> [THE DATA]:
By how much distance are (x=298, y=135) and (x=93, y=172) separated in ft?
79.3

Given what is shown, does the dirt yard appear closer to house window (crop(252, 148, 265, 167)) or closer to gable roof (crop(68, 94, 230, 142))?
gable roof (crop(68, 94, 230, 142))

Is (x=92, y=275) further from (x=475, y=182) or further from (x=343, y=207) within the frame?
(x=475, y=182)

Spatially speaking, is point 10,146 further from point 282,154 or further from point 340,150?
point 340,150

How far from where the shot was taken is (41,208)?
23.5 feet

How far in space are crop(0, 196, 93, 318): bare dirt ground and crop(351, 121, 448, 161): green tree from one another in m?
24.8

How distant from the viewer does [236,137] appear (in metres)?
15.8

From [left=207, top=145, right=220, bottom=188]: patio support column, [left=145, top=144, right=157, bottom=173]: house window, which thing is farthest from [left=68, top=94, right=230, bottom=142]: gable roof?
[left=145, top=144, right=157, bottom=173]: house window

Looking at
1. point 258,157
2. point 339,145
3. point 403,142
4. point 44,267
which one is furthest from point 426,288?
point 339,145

> [THE REQUEST]: Rewrite the items starting at the line that contains "From [left=207, top=145, right=220, bottom=188]: patio" and ending with the last item, putting "Considering" in place of "Looking at" and leaving everything else the same.

> [SOLUTION TO THIS EXERCISE]:
From [left=207, top=145, right=220, bottom=188]: patio support column, [left=145, top=144, right=157, bottom=173]: house window, which thing is farthest from [left=68, top=94, right=230, bottom=142]: gable roof?
[left=145, top=144, right=157, bottom=173]: house window

Considering
1. point 258,157
2. point 339,145
3. point 403,142
4. point 44,267
which one is furthest from point 426,288?
point 339,145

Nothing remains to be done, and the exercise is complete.